◆ **Required work**
Taking the entries below, transcribe only the lines starting with the one with "a black woman" and going on through the one with "Header image for", exactly as written, without the pictures.

◆ **Input for this task**
★ ★ ★ ★ ★
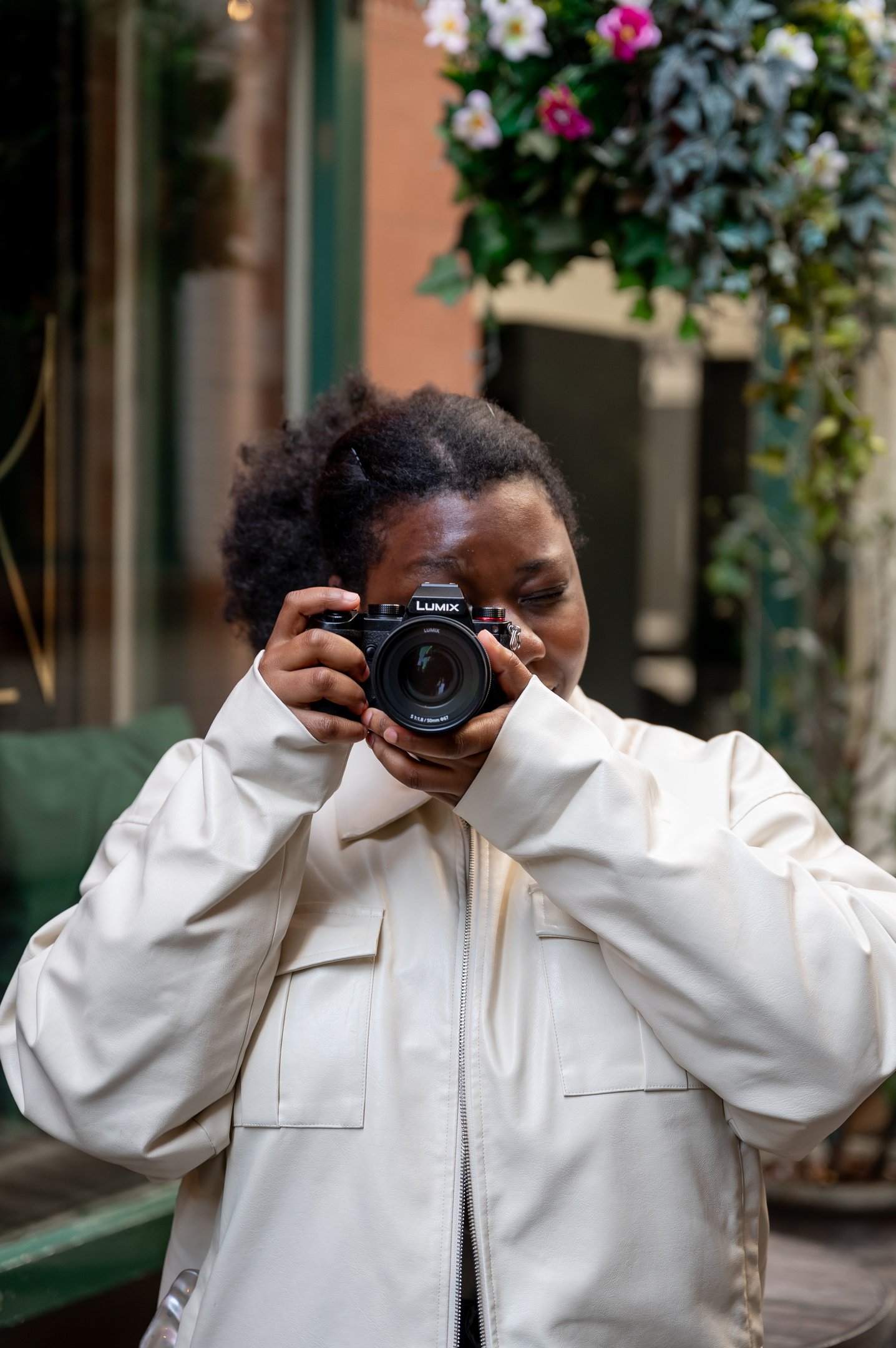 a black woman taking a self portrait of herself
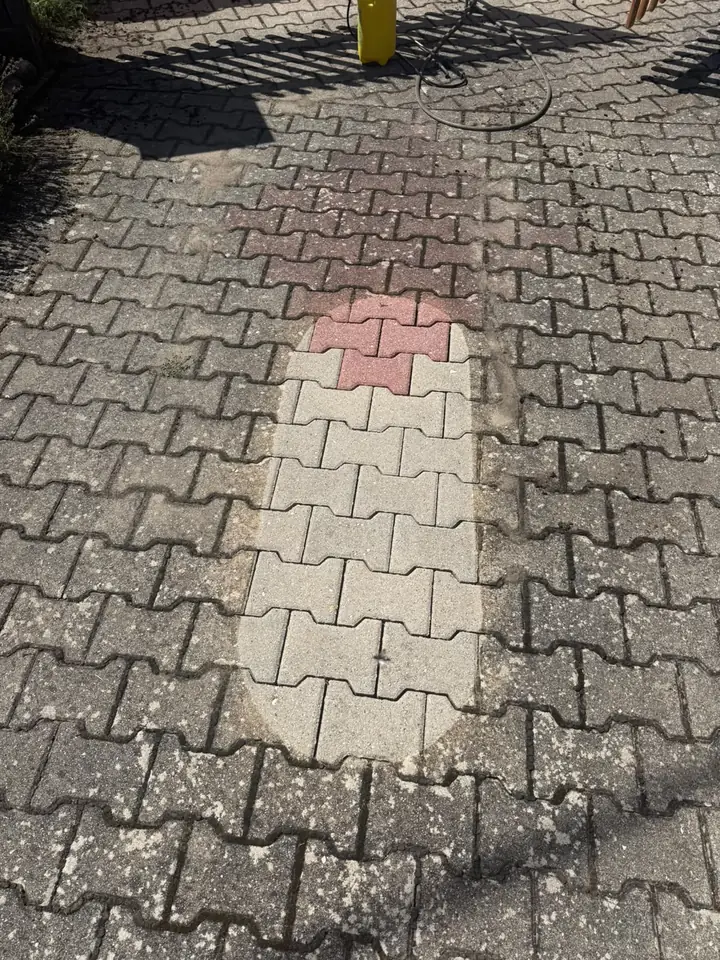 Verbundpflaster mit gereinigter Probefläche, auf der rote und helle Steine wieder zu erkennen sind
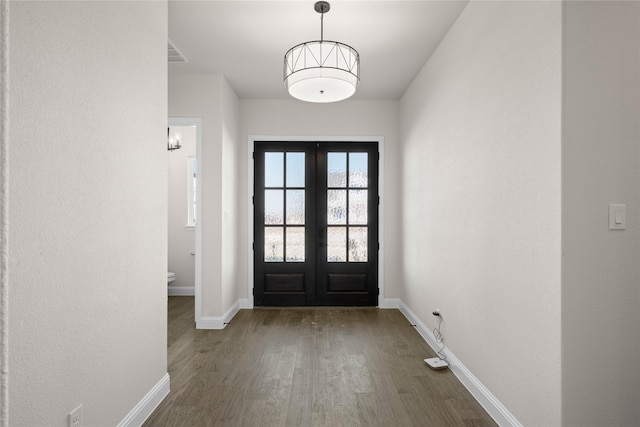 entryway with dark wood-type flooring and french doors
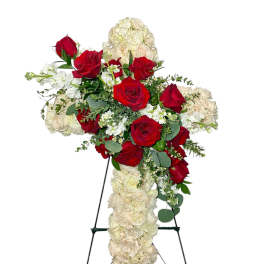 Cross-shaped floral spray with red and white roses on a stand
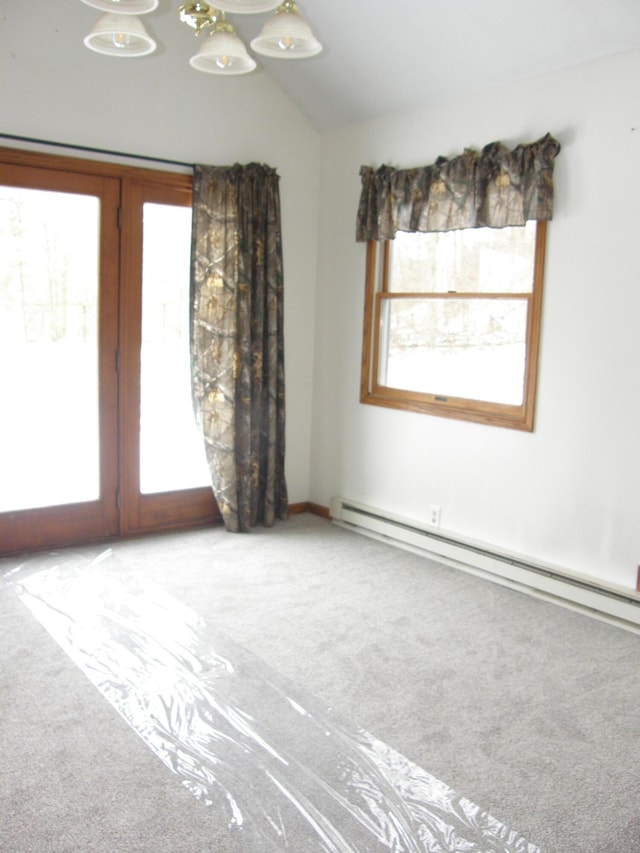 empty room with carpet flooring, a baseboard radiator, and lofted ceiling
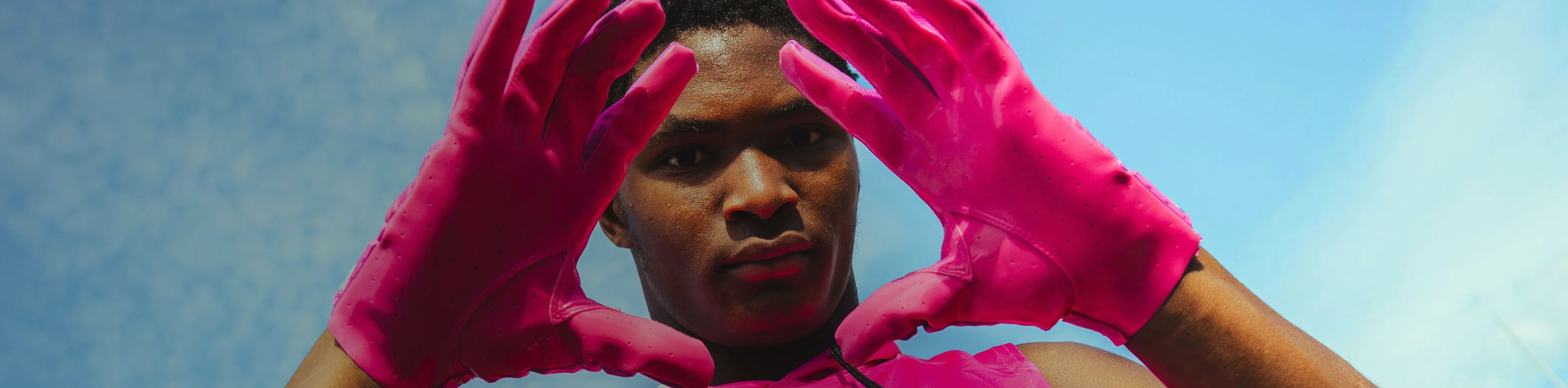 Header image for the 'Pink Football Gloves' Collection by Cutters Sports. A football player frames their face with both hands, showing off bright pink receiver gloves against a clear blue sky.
★ ★ ★ ★ ★
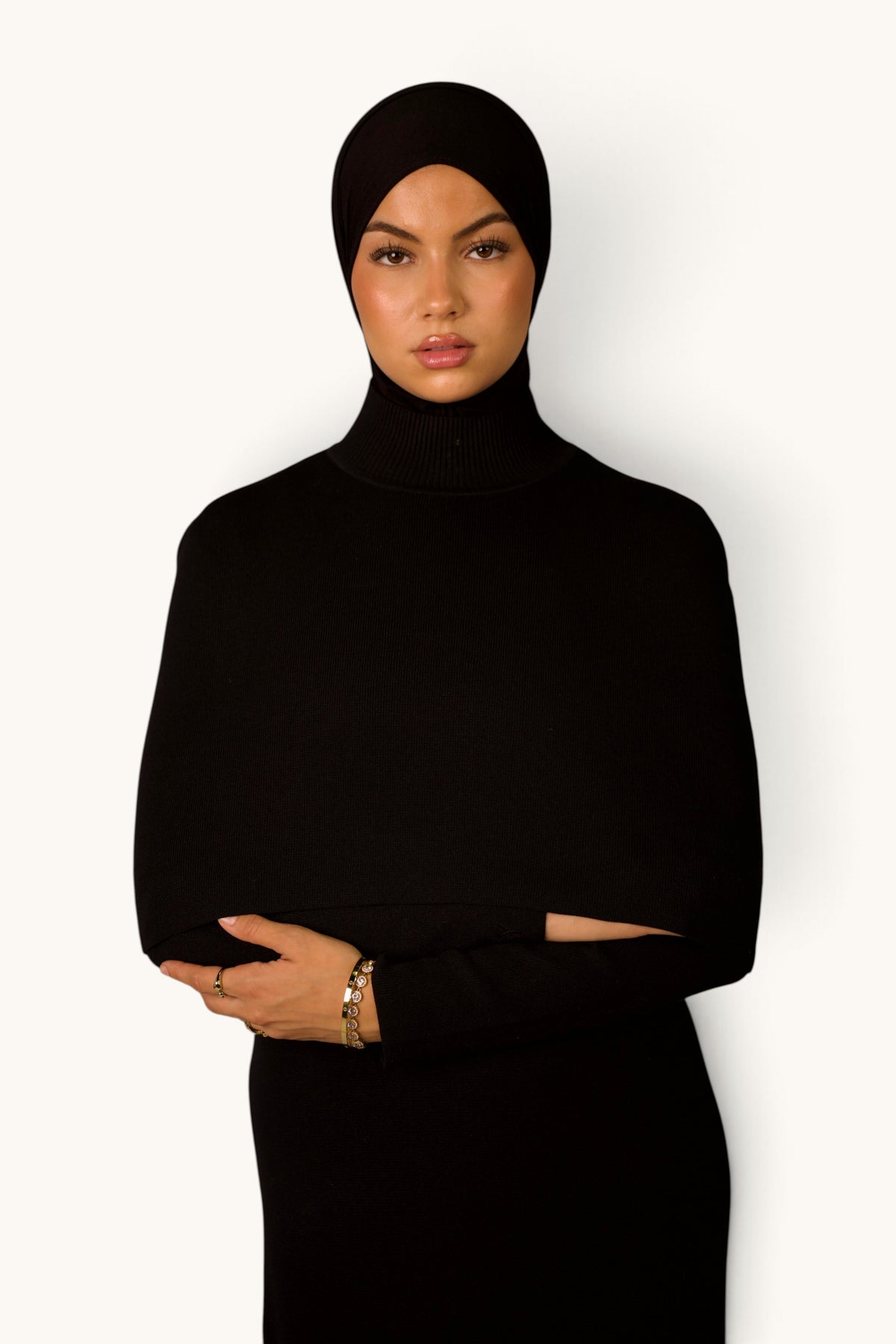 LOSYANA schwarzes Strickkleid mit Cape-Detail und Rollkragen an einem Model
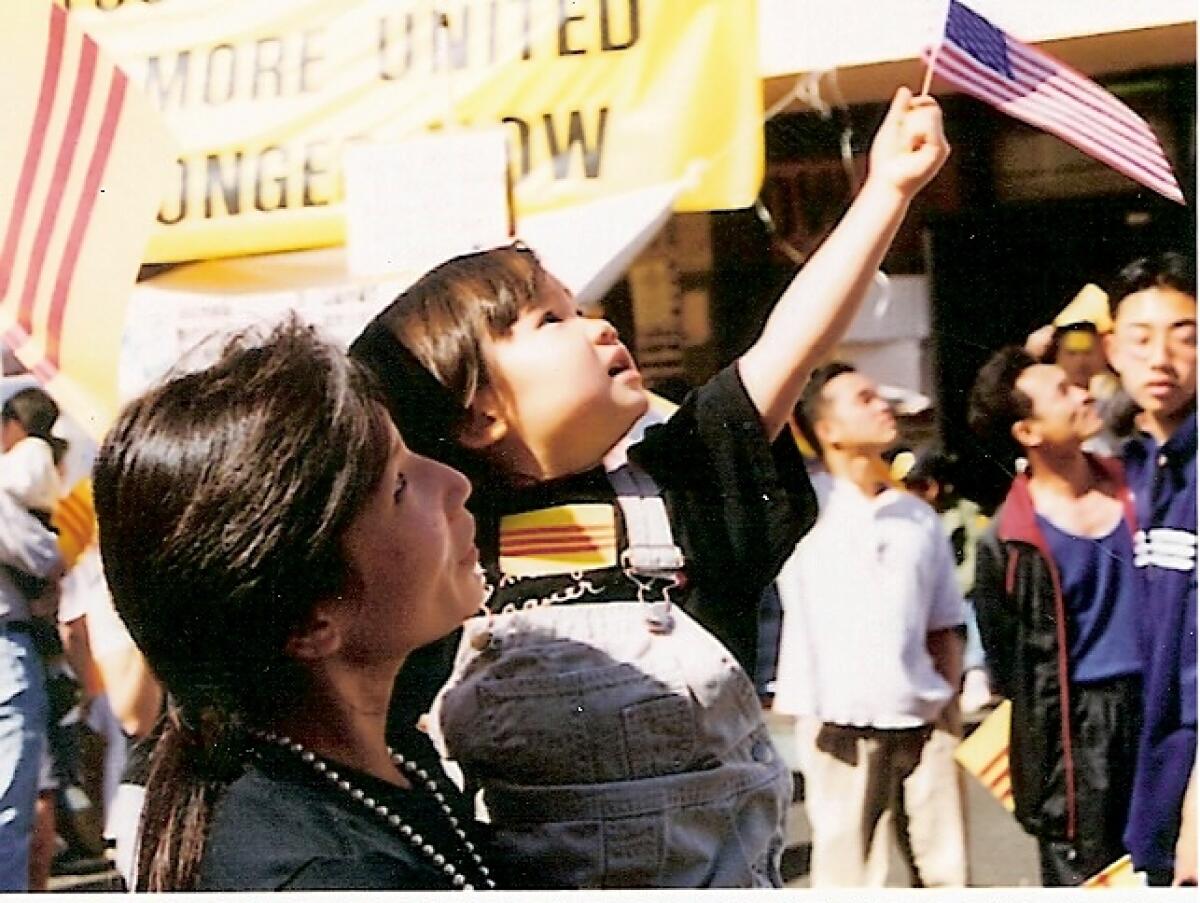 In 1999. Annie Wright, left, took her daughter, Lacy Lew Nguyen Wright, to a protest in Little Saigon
★ ★ ★ ★ ★
◆ **Written reply**
 a black woman taking a self portrait of herself
 Verbundpflaster mit gereinigter Probefläche, auf der rote und helle Steine wieder zu erkennen sind
 entryway with dark wood-type flooring and french doors
 Cross-shaped floral spray with red and white roses on a stand
 empty room with carpet flooring, a baseboard radiator, and lofted ceiling
 Header image for the 'Pink Football Gloves' Collection by Cutters Sports. A football player frames their face with both hands, showing off bright pink receiver gloves against a clear blue sky.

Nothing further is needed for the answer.